#### What is being asked
From the entries below, return only the lines starting at the one that contains "El primer ministro" and ending at the one that contains "15655 NW 14th", exactly as they stand.

#### Records for the exercise
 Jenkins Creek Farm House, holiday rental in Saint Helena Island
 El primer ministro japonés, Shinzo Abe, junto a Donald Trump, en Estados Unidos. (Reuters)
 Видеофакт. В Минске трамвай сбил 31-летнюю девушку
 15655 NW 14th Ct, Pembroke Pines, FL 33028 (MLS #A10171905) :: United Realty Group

---

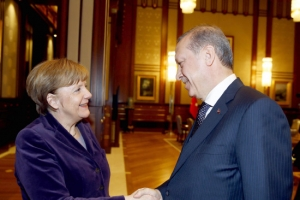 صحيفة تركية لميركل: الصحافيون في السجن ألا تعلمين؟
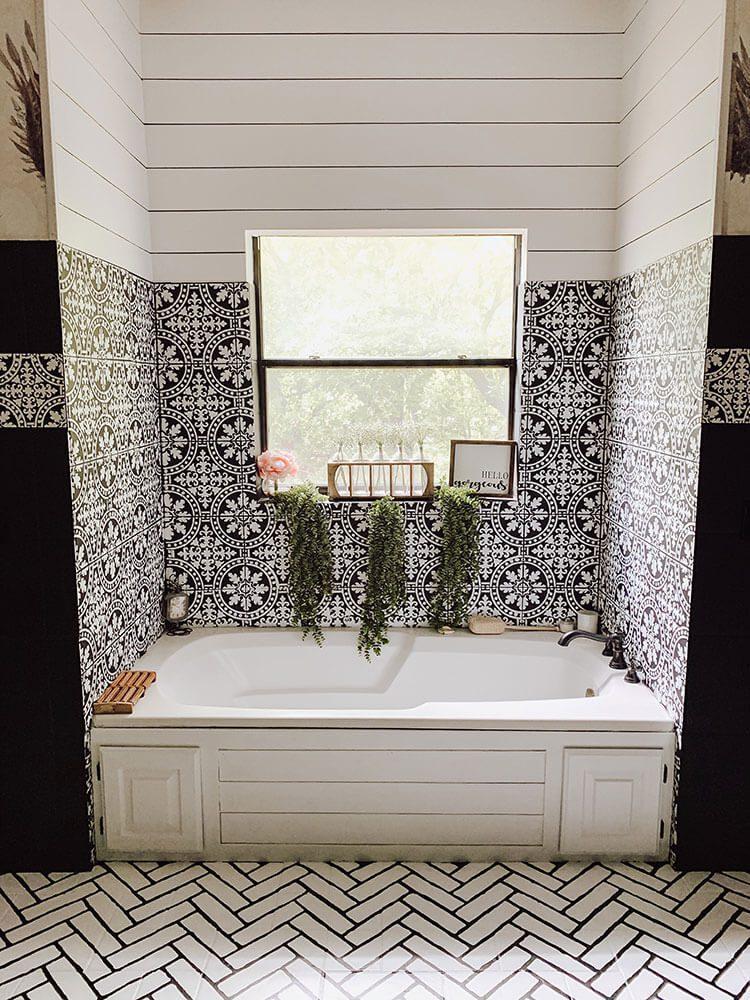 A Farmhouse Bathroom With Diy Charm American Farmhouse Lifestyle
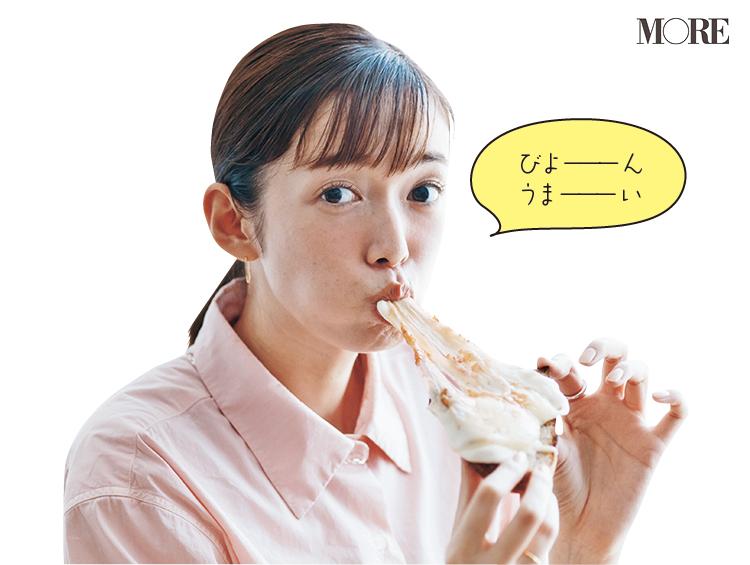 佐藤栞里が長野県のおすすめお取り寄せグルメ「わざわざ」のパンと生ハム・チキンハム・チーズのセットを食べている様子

--

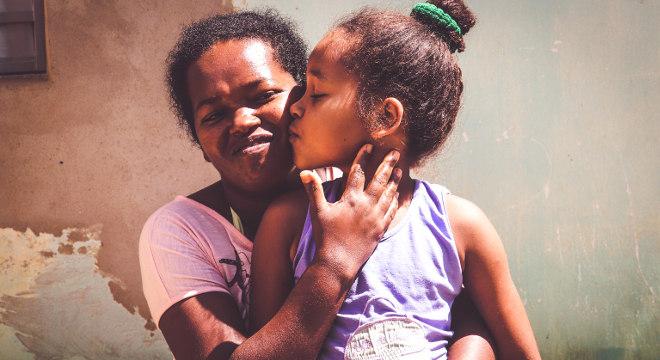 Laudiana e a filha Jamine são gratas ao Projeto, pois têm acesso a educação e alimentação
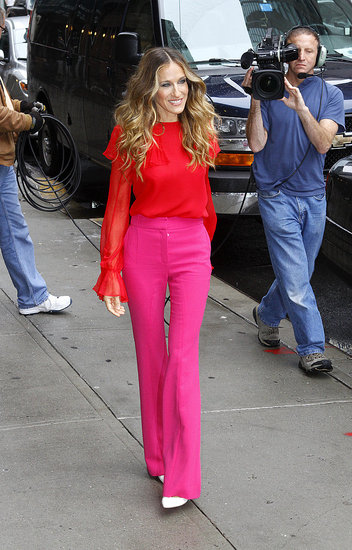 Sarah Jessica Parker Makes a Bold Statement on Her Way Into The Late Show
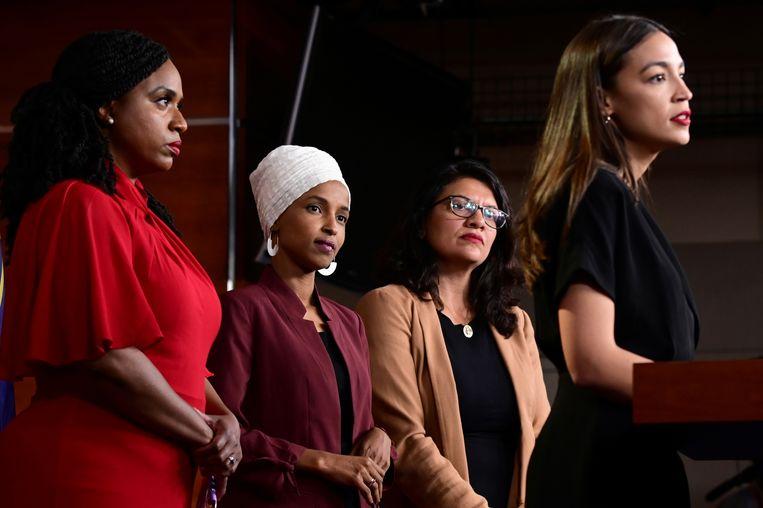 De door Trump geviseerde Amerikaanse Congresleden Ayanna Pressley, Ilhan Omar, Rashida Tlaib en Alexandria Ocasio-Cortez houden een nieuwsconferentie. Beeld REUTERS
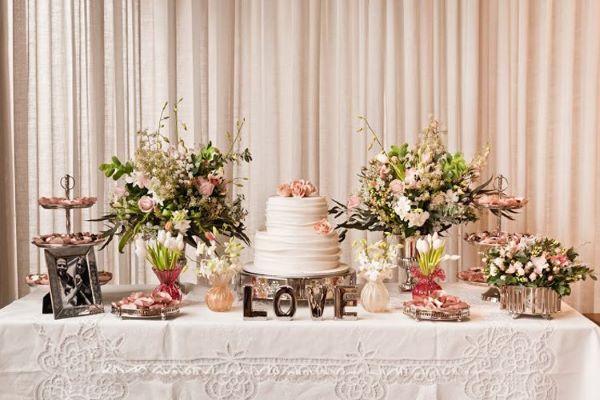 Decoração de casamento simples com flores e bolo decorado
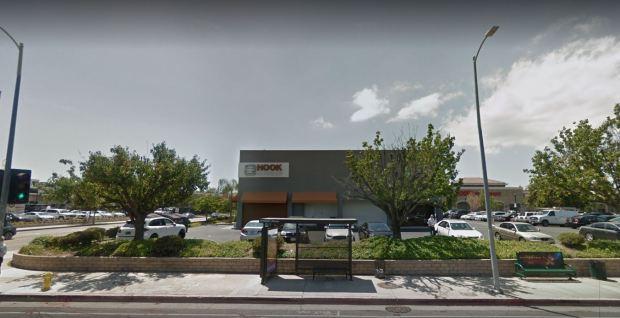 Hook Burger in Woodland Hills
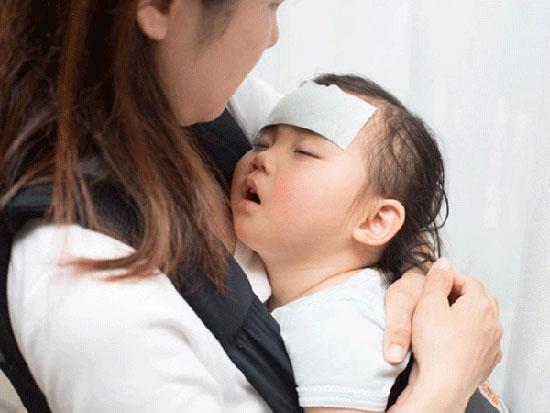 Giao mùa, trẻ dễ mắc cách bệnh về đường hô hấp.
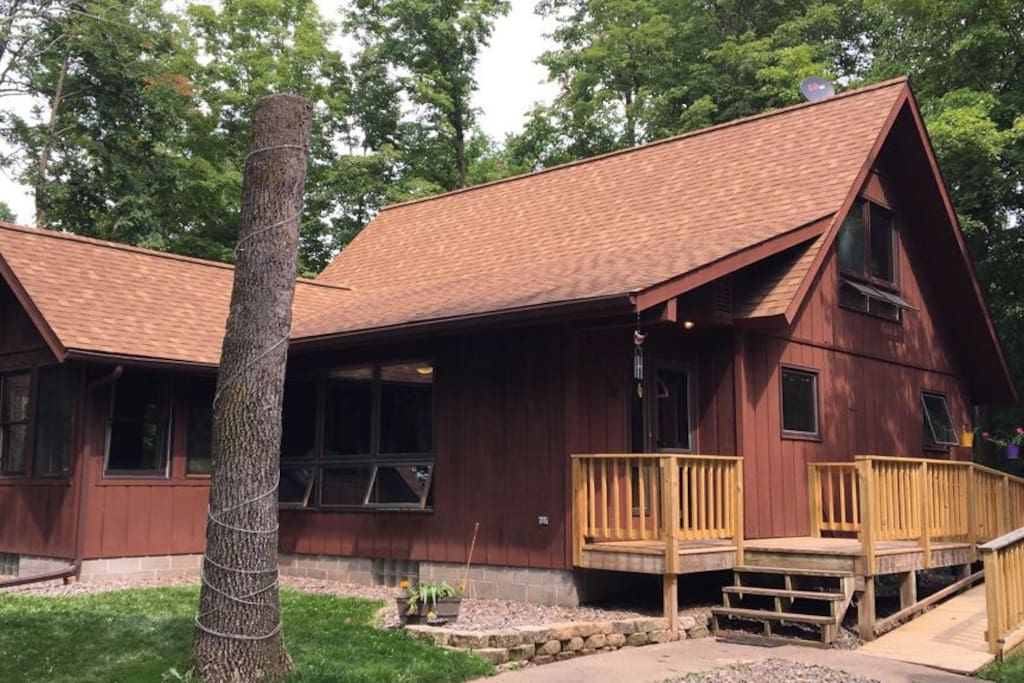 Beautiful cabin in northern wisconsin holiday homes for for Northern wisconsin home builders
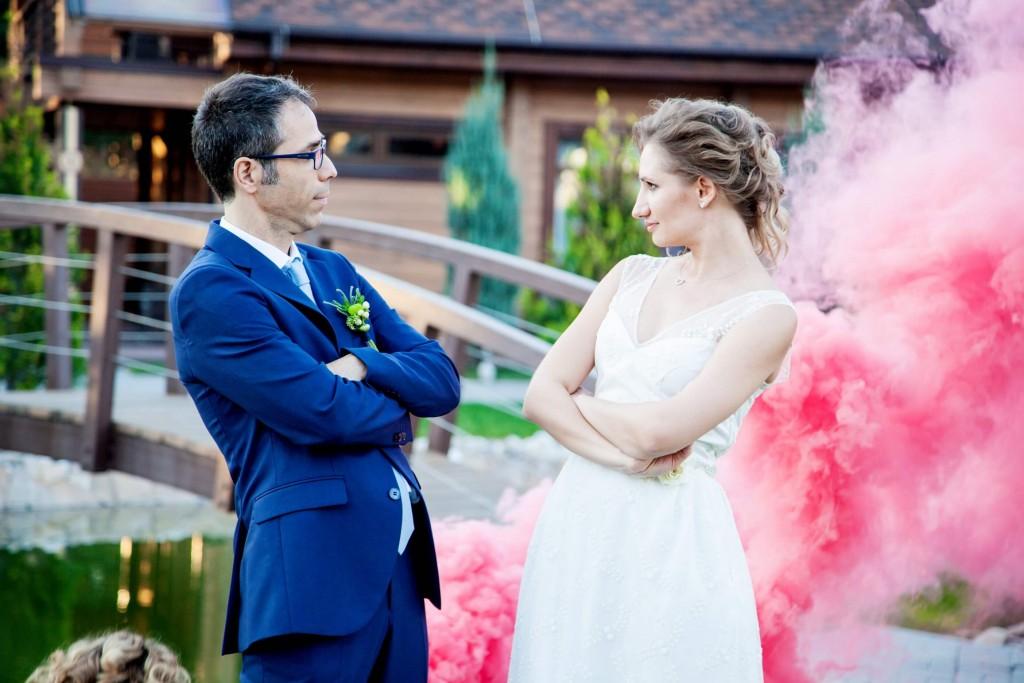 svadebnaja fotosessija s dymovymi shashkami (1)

#### Response to this task
 El primer ministro japonés, Shinzo Abe, junto a Donald Trump, en Estados Unidos. (Reuters)
 Видеофакт. В Минске трамвай сбил 31-летнюю девушку
 15655 NW 14th Ct, Pembroke Pines, FL 33028 (MLS #A10171905) :: United Realty Group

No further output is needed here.